To be done
Copy out all of the material below word for word, keeping each line the same.

>> start Rows

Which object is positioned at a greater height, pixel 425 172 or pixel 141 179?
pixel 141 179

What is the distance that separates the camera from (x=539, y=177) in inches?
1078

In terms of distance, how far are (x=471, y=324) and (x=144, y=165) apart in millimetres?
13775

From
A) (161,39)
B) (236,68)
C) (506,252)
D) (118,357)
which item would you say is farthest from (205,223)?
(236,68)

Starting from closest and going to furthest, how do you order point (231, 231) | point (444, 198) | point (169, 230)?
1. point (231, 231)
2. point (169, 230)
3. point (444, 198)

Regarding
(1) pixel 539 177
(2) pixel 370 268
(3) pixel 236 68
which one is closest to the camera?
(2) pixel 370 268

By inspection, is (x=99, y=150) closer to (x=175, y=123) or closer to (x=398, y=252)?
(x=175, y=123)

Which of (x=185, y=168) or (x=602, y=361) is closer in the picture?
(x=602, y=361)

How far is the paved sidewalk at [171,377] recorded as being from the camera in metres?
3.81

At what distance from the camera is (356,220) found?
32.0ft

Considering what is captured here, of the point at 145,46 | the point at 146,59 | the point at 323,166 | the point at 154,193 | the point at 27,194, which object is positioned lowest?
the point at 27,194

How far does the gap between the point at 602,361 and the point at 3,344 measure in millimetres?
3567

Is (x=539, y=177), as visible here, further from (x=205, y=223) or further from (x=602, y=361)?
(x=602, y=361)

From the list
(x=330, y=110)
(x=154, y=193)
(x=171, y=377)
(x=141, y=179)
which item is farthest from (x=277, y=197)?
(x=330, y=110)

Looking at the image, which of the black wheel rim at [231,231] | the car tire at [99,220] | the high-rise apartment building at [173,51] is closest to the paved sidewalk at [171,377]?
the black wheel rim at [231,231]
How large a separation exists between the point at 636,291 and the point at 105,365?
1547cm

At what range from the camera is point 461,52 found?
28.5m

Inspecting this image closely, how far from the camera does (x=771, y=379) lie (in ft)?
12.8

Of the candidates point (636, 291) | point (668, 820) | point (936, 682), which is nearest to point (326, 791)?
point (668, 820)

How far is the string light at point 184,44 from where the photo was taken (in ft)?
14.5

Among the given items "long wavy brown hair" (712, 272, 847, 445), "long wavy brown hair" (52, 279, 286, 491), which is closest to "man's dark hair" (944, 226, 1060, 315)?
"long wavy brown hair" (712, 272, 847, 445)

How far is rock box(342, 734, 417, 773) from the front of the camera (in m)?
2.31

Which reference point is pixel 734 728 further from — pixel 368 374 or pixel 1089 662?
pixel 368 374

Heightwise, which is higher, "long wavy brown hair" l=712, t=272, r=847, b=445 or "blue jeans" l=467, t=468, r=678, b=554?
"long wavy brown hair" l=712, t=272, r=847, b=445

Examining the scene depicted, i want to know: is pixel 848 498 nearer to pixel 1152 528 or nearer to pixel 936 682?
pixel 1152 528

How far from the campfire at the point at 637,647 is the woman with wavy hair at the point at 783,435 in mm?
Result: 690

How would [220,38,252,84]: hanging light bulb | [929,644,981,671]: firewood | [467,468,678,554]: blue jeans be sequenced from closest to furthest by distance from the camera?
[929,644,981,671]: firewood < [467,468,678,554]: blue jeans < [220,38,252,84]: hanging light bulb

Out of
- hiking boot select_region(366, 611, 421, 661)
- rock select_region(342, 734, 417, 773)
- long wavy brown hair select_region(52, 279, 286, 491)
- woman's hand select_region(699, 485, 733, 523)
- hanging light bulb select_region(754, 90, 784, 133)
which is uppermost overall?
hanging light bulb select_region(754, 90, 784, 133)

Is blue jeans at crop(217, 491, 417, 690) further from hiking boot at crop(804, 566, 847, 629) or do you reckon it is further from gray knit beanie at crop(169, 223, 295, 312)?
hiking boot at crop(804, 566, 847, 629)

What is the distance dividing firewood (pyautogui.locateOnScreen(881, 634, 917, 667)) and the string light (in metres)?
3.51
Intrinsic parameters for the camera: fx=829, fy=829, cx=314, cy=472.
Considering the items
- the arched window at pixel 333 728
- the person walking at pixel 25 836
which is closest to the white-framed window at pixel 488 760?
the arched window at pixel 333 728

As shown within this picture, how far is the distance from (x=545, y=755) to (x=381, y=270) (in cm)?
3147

>> end Rows

Answer
Which object is positioned at a greater height, pixel 425 172 or pixel 141 179?
pixel 141 179

What is the distance that separates the camera from (x=539, y=177) in inches?
1078

In terms of distance, how far are (x=471, y=324) and (x=144, y=165) apart in millimetres?
13775

From
A) (161,39)
B) (236,68)
C) (506,252)
D) (118,357)
which item would you say is farthest from (205,223)?
(236,68)

Starting from closest and going to furthest, how do you order point (231, 231) | point (444, 198) | point (169, 230)?
1. point (231, 231)
2. point (169, 230)
3. point (444, 198)

Regarding
(1) pixel 539 177
(2) pixel 370 268
(3) pixel 236 68
which one is closest to the camera?
(2) pixel 370 268

By inspection, is (x=99, y=150) closer to (x=175, y=123) or closer to (x=398, y=252)?
(x=175, y=123)

Which of (x=185, y=168) or (x=602, y=361) is closer in the picture?
(x=602, y=361)

How far is the paved sidewalk at [171,377] recorded as being from the camera in metres?
3.81

At what distance from the camera is (356,220) found?
32.0ft

Considering what is captured here, of the point at 145,46 | the point at 146,59 | the point at 323,166 | the point at 154,193 | the point at 27,194, which object is positioned lowest?
the point at 27,194

How far does the gap between the point at 602,361 and the point at 3,344 measure in millimetres?
3567

Is (x=539, y=177), as visible here, further from (x=205, y=223) or further from (x=602, y=361)?
(x=602, y=361)

From the list
(x=330, y=110)
(x=154, y=193)
(x=171, y=377)
(x=141, y=179)
which item is farthest from (x=277, y=197)?
(x=330, y=110)

Looking at the image, which of the black wheel rim at [231,231] | the car tire at [99,220] | the high-rise apartment building at [173,51] is closest to the paved sidewalk at [171,377]?
the black wheel rim at [231,231]
How large a separation exists between the point at 636,291 and the point at 105,365?
1547cm

At what range from the camera is point 461,52 found?
28.5m

Inspecting this image closely, how far from the camera does (x=771, y=379) lie (in ft)?
12.8

Of the candidates point (636, 291) | point (668, 820) | point (936, 682), which is nearest to point (326, 791)?
point (668, 820)

How far is the string light at point 184,44 from where the photo was taken (in ft)?
14.5

Among the given items "long wavy brown hair" (712, 272, 847, 445), "long wavy brown hair" (52, 279, 286, 491), which is closest to "man's dark hair" (944, 226, 1060, 315)?
"long wavy brown hair" (712, 272, 847, 445)

How far is rock box(342, 734, 417, 773) from the front of the camera (in m)?
2.31

Which reference point is pixel 734 728 further from — pixel 368 374 or pixel 1089 662?
pixel 368 374

Heightwise, which is higher, "long wavy brown hair" l=712, t=272, r=847, b=445 or "blue jeans" l=467, t=468, r=678, b=554?
"long wavy brown hair" l=712, t=272, r=847, b=445

Examining the scene depicted, i want to know: is pixel 848 498 nearer to pixel 1152 528 or nearer to pixel 936 682?
pixel 1152 528

How far from the campfire at the point at 637,647 is the woman with wavy hair at the point at 783,435 in mm?
Result: 690

How would [220,38,252,84]: hanging light bulb | [929,644,981,671]: firewood | [467,468,678,554]: blue jeans be sequenced from closest to furthest by distance from the camera?
[929,644,981,671]: firewood < [467,468,678,554]: blue jeans < [220,38,252,84]: hanging light bulb

Out of
- hiking boot select_region(366, 611, 421, 661)
- rock select_region(342, 734, 417, 773)
- long wavy brown hair select_region(52, 279, 286, 491)
- woman's hand select_region(699, 485, 733, 523)
- hanging light bulb select_region(754, 90, 784, 133)
which is uppermost overall?
hanging light bulb select_region(754, 90, 784, 133)

Is blue jeans at crop(217, 491, 417, 690) further from hiking boot at crop(804, 566, 847, 629) or do you reckon it is further from gray knit beanie at crop(169, 223, 295, 312)?
hiking boot at crop(804, 566, 847, 629)

What is the distance dividing firewood (pyautogui.locateOnScreen(881, 634, 917, 667)) and the string light (in metres)?
3.51
Intrinsic parameters for the camera: fx=829, fy=829, cx=314, cy=472.
Considering the items
- the arched window at pixel 333 728
- the person walking at pixel 25 836
which is closest to the white-framed window at pixel 488 760?
the arched window at pixel 333 728

As shown within this picture, how far is the distance from (x=545, y=755) to (x=381, y=270) (in cm)?
3147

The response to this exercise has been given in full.